Bisnis.com, JAKARTA – Pemerintah Indonesia dinilai perlu mempertahankan kedaulatan nasional dari intervensi asing terkait dengan industri tembakau.
Guru Besar Hukum Internasional Universitas Indonesia (UI), Hikmahanto Juwana menyoroti soal Organisasi Kesehatan Dunia (WHO) agar Indonesia segera menerapkan kemasan berstandar polos bagi seluruh produk tembakau dan nikotin.
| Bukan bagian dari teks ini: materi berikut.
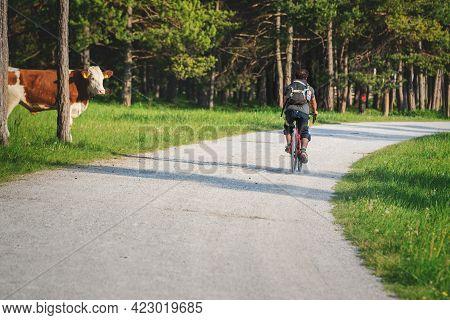 Mieming, Tirol, Austria - 1 June 2021: Cow Watching A Mountain Bike Cyclist Riding Along Sunny Alpin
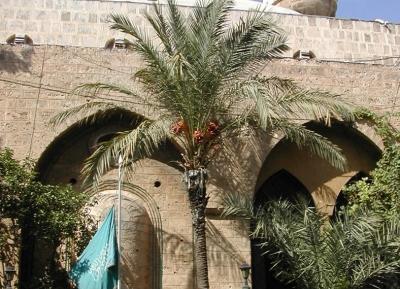 مسجد المصيطبة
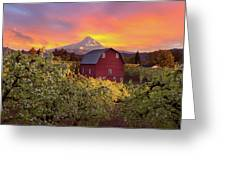 Sunset Over Mt Hood And Red Barn Greeting Card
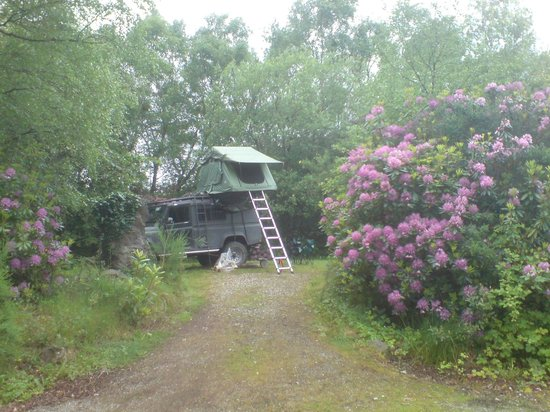 Beara Camping: secluded sheltered pitch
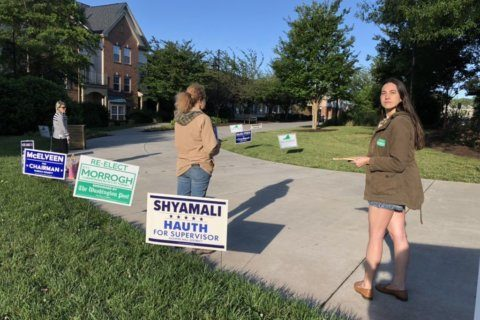 Primary day 2019: Who's on the Virginia ballot, and how to vote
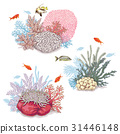 Corals and Swimming Fishes 31446148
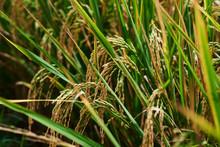Harvesting Time. Farm, Paddy ...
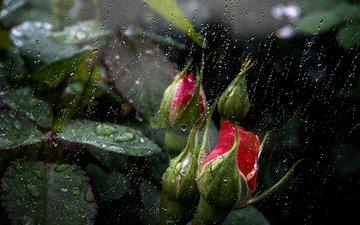 цветы, бутоны, капли, розы, дождь, роз, цветком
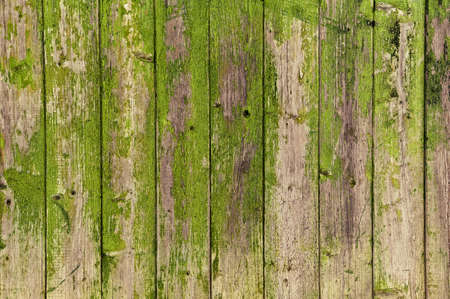 texture, background: old wooden boards with peeling green paint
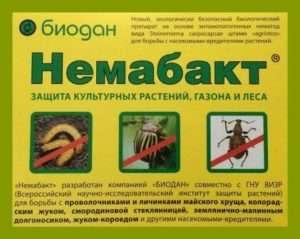 Біологічний препарат «Немабакт» проти дротяника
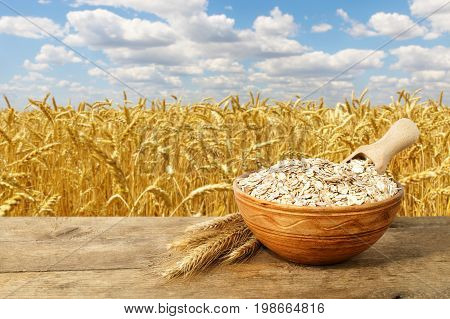 oat or wheat flakes in bowl with ripe cereal field on the background. Golden field and blue sky. Uncooked porridge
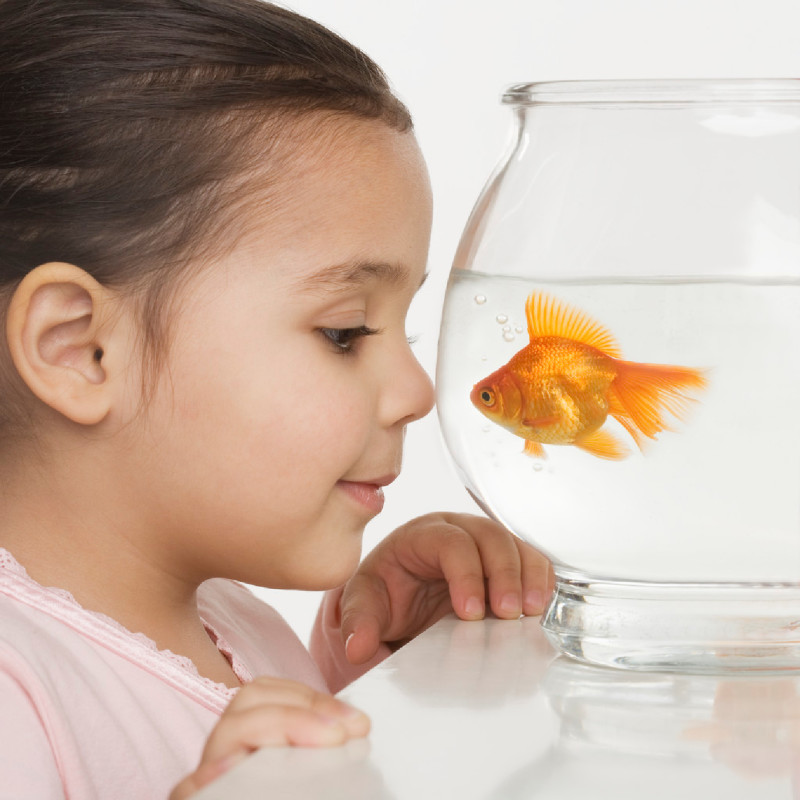 8 reasons why a fish is a good pet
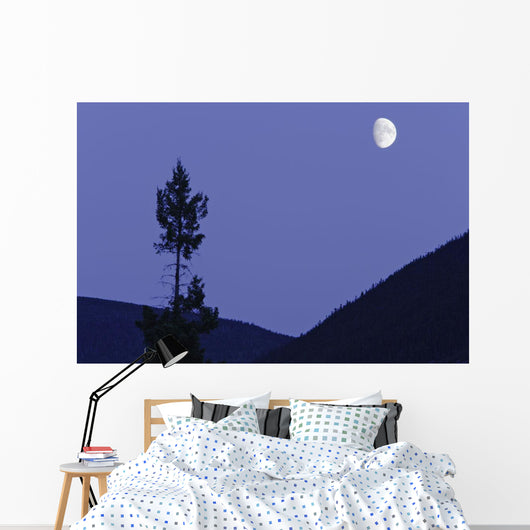 View Of Moon And Mountains, Gaspesie, Quebec Wall Mural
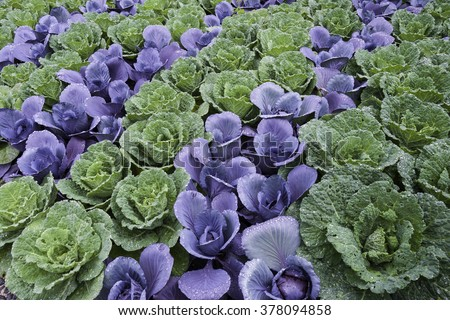 Ornamental cabbages planted in colorful rows create an organic design at Cantigny Park in Wheaton, Illinois. - stock photo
Menurutnya, Indonesia diminta berbagai pihak agar mengadopsi ketentuan-ketentuan Framework Convention on Tobacco Control (FCTC) ke dalam kebijakan domestik, termasuk melalui regulasi turunan UU 17/2023 tentang Kesehatan, yakni PP 28/2024, dan Rancangan Peraturan Menteri Kesehatan (RPMK).
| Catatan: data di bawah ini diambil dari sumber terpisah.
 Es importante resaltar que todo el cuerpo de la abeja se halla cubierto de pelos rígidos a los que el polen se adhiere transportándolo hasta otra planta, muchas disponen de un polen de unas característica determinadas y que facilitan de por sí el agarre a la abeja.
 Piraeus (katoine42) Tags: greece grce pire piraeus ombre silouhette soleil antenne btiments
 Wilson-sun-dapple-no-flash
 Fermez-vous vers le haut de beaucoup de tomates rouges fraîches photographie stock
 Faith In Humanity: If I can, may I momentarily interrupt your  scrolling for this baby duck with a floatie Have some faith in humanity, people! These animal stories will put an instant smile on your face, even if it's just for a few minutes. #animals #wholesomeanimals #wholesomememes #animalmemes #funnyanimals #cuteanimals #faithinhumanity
"Kalau misalnya kepentingan nasional kita terganggu dengan perjanjian-perjanjian yang dibuat secara internasional, kita akan mengatakan kita tidak akan ikut dalam perjanjian tersebut," kata Hikmahanto dalam keterangannya, Senin (2/6/2025).
Dia mencontohkan AS sebagai negara yang selektif dalam merespons perjanjian internasional. Walaupun ikut aktif dalam pembentukan berbagai konvensi global, AS kerap menolak untuk meratifikasi jika dirasa tidak sejalan dengan kepentingan nasionalnya.
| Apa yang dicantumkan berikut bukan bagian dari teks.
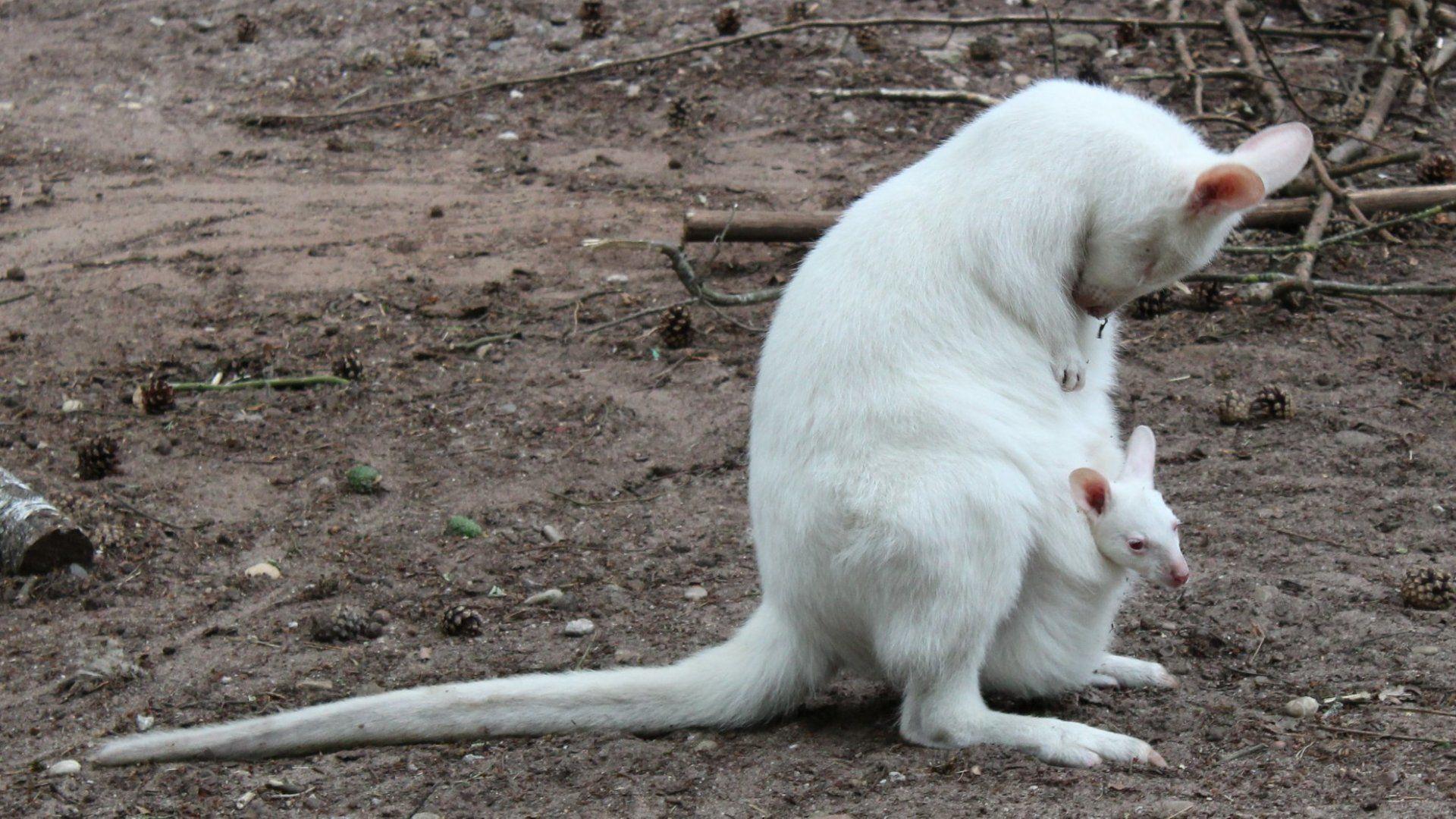 Albínó kengurubébi, MIla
Hikmahanto mengatakan, meskipun FCTC belum pernah diratifikasi oleh pemerintah Indonesia sejak diperkenalkan pada 2002, pengaruhnya dinilai telah menyusup secara halus ke sistem hukum nasional, sehingga memunculkan kekhawatiran terkait risiko intervensi pihak asing.
Baca Juga
Menurutnya, FCTC dianggap sebagai alat tekanan global terhadap negara-negara penghasil tembakau. Indonesia, sebagai salah satu negara yang memiliki ekosistem industri tembakau yang besar dan berakar kuat dalam sejarah dan budaya, secara konsisten menolak meratifikasi perjanjian tersebut," ujar Hikmahanto.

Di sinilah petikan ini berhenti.